Del perdón

Me hizo mucho daño. Con un gesto invisible desveló su infidelidad con un amigo, una mirada que solo conocen los enamorados. Quise entenderlo, decirle que todos nos equivocamos. Ella echó a correr. Era de noche. Por la mañana fui a su casa. Llamé a la puerta. Ella abrió con furia dentro de los ojos. Dijo que todo había sido culpa mía, que yo había perdido la cabeza y necesitaba una lección de vida. Le respondí que era muy guapa por fuera, por dentro un monstruo. Tuve que escapar de aquel aire. Cerré la puerta y bajé las escaleras. En la calle grité su nombre, le pregunté si me quería, con un grito. No sé si respondió. O prefiero no saberlo.

Ella cogió un autobús para ir al aeropuerto. Volvió a América sola. El sueño español se queda siempre en casa. Eso hice. Pasaron las semanas y le escribí un mail. Respondió insultándome. Entonces creí que todo había sido culpa mía, que había perdido la cabeza y necesitaba una lección de vida. Con esa lección me rompí, convirtiéndome en la pena de la pena. Hasta que el tiempo, un día, deja de doler. Marché a París para darle otro nombre a la tristeza. Dos años después quedé con su madre cerca de la torre Eiffel. Le dije que aún quería a su hija. De fondo, música, una ciudad que no termina nunca.
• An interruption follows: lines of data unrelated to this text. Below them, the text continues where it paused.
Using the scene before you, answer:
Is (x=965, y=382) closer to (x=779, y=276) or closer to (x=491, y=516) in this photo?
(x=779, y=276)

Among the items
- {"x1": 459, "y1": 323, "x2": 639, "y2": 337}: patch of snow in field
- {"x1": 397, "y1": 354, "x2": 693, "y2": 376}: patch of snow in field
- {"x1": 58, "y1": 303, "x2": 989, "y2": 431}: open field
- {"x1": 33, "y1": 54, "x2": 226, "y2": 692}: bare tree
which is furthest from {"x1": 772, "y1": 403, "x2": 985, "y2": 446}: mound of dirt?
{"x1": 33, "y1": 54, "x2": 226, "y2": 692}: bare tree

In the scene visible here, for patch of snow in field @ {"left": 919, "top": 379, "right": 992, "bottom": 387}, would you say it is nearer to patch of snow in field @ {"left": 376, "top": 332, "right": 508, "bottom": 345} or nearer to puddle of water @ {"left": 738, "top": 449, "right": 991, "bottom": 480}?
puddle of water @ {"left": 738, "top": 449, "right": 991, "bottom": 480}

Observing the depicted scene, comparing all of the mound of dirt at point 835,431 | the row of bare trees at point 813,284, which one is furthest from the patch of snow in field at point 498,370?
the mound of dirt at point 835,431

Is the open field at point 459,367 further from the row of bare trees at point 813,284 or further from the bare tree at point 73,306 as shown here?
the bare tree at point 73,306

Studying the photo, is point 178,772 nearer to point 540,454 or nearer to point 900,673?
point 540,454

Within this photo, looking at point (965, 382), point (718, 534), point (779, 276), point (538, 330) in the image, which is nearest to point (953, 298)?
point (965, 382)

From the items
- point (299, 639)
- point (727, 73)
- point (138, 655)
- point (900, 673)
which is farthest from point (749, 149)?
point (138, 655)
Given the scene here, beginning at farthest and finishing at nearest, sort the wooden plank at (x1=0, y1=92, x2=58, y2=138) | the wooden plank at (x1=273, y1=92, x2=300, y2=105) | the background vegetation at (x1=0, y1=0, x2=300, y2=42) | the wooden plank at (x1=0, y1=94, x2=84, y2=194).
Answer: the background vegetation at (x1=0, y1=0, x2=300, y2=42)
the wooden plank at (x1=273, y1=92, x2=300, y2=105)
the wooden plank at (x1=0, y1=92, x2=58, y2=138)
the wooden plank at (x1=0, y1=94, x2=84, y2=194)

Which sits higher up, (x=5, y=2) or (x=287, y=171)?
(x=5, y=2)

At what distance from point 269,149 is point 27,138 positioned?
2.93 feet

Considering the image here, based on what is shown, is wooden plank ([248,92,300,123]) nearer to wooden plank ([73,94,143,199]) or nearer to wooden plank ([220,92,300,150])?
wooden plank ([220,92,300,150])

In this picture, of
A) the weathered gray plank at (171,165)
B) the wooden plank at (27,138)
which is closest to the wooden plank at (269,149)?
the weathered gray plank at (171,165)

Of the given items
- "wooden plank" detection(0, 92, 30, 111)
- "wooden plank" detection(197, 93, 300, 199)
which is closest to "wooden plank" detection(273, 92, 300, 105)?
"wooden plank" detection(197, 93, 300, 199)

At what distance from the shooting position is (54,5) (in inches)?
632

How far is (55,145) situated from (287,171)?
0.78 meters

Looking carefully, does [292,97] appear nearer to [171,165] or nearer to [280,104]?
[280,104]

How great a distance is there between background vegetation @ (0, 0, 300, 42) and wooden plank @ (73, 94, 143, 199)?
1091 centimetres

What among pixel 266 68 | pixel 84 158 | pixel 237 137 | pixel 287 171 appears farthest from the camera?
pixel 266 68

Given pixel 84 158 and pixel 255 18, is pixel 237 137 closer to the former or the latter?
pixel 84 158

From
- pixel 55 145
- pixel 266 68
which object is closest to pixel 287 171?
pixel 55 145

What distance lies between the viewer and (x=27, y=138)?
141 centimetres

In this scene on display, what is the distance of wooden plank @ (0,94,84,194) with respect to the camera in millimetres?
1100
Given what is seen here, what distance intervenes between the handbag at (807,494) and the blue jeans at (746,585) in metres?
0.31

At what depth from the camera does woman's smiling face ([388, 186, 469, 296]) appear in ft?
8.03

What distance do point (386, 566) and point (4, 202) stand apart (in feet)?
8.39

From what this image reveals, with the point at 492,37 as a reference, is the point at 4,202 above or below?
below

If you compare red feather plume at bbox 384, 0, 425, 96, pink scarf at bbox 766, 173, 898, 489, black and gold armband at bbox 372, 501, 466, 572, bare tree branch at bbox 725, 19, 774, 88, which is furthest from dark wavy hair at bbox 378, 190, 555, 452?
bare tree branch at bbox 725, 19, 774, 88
Nunca tuve noticias de ella, aunque vi fotos en las que buceaba y miraba a cámara con ojos de herida. Ayer recibí un mensaje de ella pidiéndome perdón. Veinte años mas tarde. Contesté que todos necesitamos perdonar y perdonarnos, que nunca hay nada tan grave que el amor no pueda. Con el perdón la tormenta se separa del cielo y es posible crecer arrodillándonos. Cierto, el perdón nunca cambia lo ocurrido, aunque sirve para vivir el futuro con síntomas de amor. «El infinito precisa de lo inagotable», el perdón de un cierto grado de olvido. Y perdonamos.